Ternate, MI - Komisi Pemberantasan Korupsi (KPK) menggelar rapat tertutup bersama Pemprov Malut dalam agenda Koordinasi, Supervisi, Pemantauan, dan Evaluasi Pencegahan Korupsi.
Pertemuan yang membahas sejumlah sektor strategis terkait pengelolaan keuangan daerah itu berlangsung di kediaman Wakil Gubernur Malut, Kelurahan Takoma, Kota Ternate, Kamis (11/6/2026).
Pelaksanaan rapat kali ini menjadi perhatian karena berlangsung tertutup dan dijaga ketat. Sejumlah wartawan yang hendak melakukan peliputan tidak diperkenankan memasuki area kegiatan.
Pantauan Monitorindonesia.com di lokasi sekitar pukul 09.30 WIT menunjukkan pengamanan ketat dilakukan oleh personel Satpol PP di pintu masuk gerbang kediaman Wakil Gubernur. Wartawan hanya diperkenankan berada di luar area, sementara akses masuk dibatasi secara ketat.
Salah satu ASN menyebutkan peserta yang diizinkan mengikuti rapat hanya pejabat terkait pimpinan OPD, BPK, serta pihak yang memiliki kepentingan langsung yang diizinkan masuk. Di luar peserta yang telah ditentukan, tidak diperkenankan memasuki area kegiatan.
Rapat tersebut dihadiri Gubernur Maluku Utara, jajaran Direktorat Koordinasi dan Supervisi Wilayah V KPK, Sekretaris Daerah Maluku Utara, BPK RI Perwakilan Malut, pimpinan OPD, serta Ketua dan Wakil Ketua DPRD Maluku Utara.
Dalam agenda tersebut, KPK melakukan evaluasi terhadap sejumlah sektor yang dinilai memiliki tingkat kerawanan tinggi terhadap praktik korupsi. Fokus pembahasan mencakup tata kelola anggaran, pengadaan barang dan jasa, perencanaan pembangunan, serta pelaksanaan proyek-proyek strategis daerah yang menggunakan anggaran publik dalam jumlah besar.
Langkah tersebut merupakan bagian dari fungsi koordinasi dan supervisi KPK untuk memastikan pemerintah daerah menjalankan sistem pengelolaan keuangan secara transparan, akuntabel, dan sesuai dengan ketentuan peraturan perundang-undangan.
Selain mengevaluasi program pencegahan korupsi, lembaga antirasuah itu juga memantau progres sejumlah proyek pembangunan yang dinilai memiliki risiko tinggi dalam tata kelola anggaran. Evaluasi dilakukan guna mengidentifikasi potensi kerawanan dan mendorong perbaikan sistem pengawasan internal di lingkungan pemerintah daerah.

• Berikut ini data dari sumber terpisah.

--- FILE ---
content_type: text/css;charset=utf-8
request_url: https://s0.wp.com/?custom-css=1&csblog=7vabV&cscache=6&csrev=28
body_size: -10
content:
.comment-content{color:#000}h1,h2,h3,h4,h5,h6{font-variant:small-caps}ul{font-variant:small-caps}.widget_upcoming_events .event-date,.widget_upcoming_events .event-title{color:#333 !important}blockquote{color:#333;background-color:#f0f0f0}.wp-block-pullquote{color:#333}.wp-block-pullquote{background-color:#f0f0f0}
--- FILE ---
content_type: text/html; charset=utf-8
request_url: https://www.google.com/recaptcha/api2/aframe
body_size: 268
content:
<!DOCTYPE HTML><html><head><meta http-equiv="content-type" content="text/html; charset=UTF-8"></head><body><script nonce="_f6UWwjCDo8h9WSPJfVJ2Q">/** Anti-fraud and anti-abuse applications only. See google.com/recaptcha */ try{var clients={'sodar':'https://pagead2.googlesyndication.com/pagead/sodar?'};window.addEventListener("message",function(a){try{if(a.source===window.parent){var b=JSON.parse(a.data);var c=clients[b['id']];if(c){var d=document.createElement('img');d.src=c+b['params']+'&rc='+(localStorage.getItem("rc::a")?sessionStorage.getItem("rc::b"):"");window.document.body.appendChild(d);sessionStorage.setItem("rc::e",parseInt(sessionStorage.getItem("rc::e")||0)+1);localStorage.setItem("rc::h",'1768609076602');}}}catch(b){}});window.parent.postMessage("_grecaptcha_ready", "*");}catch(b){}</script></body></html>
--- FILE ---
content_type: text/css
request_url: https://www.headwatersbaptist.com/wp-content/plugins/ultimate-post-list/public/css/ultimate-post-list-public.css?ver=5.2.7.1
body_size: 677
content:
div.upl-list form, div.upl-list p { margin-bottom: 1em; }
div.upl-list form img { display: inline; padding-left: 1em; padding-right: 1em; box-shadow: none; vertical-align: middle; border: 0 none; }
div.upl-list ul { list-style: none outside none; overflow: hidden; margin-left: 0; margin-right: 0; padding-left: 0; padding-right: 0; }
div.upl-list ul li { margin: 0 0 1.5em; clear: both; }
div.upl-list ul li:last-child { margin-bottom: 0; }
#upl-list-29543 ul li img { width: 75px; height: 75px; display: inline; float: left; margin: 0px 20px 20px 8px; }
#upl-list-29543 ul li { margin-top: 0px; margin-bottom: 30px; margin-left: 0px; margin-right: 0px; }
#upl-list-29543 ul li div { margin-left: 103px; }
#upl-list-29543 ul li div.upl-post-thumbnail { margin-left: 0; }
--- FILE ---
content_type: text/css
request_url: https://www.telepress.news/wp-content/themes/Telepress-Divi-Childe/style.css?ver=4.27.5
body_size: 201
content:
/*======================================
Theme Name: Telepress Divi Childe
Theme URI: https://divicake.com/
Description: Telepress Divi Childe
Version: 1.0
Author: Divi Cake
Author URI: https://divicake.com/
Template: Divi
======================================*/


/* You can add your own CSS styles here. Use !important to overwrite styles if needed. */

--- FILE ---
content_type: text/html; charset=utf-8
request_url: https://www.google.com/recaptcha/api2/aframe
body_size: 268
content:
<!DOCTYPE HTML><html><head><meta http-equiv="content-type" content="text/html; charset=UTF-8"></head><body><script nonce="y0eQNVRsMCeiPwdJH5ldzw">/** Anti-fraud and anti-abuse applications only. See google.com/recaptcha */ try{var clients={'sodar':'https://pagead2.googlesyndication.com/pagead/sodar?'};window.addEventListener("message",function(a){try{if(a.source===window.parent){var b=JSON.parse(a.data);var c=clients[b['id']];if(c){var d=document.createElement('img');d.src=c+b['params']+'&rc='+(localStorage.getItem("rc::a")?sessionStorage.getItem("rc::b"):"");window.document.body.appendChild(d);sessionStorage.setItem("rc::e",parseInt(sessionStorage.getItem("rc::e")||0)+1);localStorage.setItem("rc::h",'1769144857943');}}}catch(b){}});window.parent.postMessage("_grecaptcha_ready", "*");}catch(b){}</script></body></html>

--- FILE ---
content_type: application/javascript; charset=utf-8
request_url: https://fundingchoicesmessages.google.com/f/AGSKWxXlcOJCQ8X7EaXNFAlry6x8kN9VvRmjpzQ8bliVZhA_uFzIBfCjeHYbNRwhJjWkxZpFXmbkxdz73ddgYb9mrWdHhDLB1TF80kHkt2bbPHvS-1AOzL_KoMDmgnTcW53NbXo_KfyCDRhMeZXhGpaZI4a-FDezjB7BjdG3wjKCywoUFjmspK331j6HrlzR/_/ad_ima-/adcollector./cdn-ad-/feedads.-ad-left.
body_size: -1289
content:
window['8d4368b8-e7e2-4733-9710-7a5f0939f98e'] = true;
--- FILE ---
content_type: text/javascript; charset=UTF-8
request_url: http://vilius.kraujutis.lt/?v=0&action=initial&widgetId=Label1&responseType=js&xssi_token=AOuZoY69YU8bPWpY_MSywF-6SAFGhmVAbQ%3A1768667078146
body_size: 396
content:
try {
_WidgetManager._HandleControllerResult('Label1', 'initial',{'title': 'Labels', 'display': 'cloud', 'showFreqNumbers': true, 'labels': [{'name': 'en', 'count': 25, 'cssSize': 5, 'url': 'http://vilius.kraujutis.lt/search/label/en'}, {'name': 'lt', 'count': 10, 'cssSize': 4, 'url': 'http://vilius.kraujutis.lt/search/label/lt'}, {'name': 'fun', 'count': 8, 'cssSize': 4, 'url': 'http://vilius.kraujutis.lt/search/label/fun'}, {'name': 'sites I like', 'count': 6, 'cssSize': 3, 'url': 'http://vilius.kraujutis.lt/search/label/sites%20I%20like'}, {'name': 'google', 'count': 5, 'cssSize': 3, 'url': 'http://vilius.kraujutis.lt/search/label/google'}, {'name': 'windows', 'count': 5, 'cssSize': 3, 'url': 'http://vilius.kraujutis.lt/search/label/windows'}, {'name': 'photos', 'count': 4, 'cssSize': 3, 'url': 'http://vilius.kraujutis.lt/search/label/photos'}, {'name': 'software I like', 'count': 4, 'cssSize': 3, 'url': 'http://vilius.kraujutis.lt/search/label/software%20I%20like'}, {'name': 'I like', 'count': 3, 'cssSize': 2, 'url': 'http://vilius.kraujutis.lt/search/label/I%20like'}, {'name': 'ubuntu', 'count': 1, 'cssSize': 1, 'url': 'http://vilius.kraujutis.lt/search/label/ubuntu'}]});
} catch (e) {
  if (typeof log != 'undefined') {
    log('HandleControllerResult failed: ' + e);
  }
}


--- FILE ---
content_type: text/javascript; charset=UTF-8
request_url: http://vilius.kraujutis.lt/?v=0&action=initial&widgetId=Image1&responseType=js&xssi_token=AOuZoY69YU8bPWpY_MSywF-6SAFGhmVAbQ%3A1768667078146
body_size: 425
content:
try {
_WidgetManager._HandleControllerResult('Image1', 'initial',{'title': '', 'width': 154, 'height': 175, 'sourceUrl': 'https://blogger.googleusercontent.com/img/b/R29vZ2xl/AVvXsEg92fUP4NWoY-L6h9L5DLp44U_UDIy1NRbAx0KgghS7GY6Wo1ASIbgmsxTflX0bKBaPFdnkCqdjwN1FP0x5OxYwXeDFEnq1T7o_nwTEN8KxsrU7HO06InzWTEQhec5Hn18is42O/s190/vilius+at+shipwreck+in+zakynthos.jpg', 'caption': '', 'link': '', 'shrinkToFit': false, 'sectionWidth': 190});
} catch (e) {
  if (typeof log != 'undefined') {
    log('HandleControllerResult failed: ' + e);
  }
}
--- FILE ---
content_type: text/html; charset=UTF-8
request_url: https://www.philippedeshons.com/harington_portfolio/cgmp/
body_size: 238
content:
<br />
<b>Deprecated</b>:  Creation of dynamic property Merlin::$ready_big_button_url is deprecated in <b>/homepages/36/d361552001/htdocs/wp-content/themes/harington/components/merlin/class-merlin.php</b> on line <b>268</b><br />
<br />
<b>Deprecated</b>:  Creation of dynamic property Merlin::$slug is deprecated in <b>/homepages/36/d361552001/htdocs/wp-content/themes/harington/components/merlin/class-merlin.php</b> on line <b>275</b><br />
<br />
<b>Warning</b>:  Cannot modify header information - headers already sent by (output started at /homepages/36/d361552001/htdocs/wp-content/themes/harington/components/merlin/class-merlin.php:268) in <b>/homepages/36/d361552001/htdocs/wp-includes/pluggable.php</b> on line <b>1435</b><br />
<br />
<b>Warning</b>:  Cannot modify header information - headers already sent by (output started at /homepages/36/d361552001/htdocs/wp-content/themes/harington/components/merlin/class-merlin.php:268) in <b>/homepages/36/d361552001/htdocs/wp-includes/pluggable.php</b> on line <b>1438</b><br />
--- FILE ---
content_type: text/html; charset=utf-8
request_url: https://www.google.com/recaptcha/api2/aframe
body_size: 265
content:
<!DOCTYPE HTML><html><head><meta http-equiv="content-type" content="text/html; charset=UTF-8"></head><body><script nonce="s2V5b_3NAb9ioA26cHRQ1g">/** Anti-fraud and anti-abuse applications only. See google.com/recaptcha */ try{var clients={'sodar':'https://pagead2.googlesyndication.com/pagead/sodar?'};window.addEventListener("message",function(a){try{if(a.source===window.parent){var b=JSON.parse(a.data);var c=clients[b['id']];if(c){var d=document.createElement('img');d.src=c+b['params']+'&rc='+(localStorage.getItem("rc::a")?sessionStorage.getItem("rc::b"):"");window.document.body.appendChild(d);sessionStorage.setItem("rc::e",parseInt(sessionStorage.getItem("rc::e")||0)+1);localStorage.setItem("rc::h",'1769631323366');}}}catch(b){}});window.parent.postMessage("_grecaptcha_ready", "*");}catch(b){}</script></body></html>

Meski agenda koordinasi dan supervisi merupakan kegiatan rutin KPK di berbagai daerah, tertutupnya rapat kali ini menimbulkan perhatian publik.
Pasalnya, materi yang dibahas menyangkut pengelolaan keuangan daerah dan penggunaan anggaran publik yang secara prinsip merupakan informasi yang memiliki kepentingan luas bagi masyarakat.
Keterbukaan informasi dinilai menjadi salah satu instrumen penting dalam mendorong akuntabilitas pemerintahan dan memperkuat pengawasan publik terhadap penggunaan anggaran daerah.
Karena itu, pembatasan akses media dalam kegiatan tersebut memunculkan pertanyaan mengenai hasil evaluasi dan sektor-sektor yang menjadi perhatian khusus KPK.
Hingga berita ini diturunkan, belum ada keterangan resmi dari pihak KPK maupun Pemerintah Provinsi Maluku Utara terkait substansi pembahasan, hasil evaluasi, maupun rekomendasi yang diberikan dalam rapat tersebut.
Publik kini menanti penjelasan resmi mengenai hasil supervisi KPK, terutama terkait langkah-langkah perbaikan tata kelola pemerintahan dan pengawasan terhadap sektor-sektor yang dinilai rentan terhadap praktik korupsi di Maluku Utara.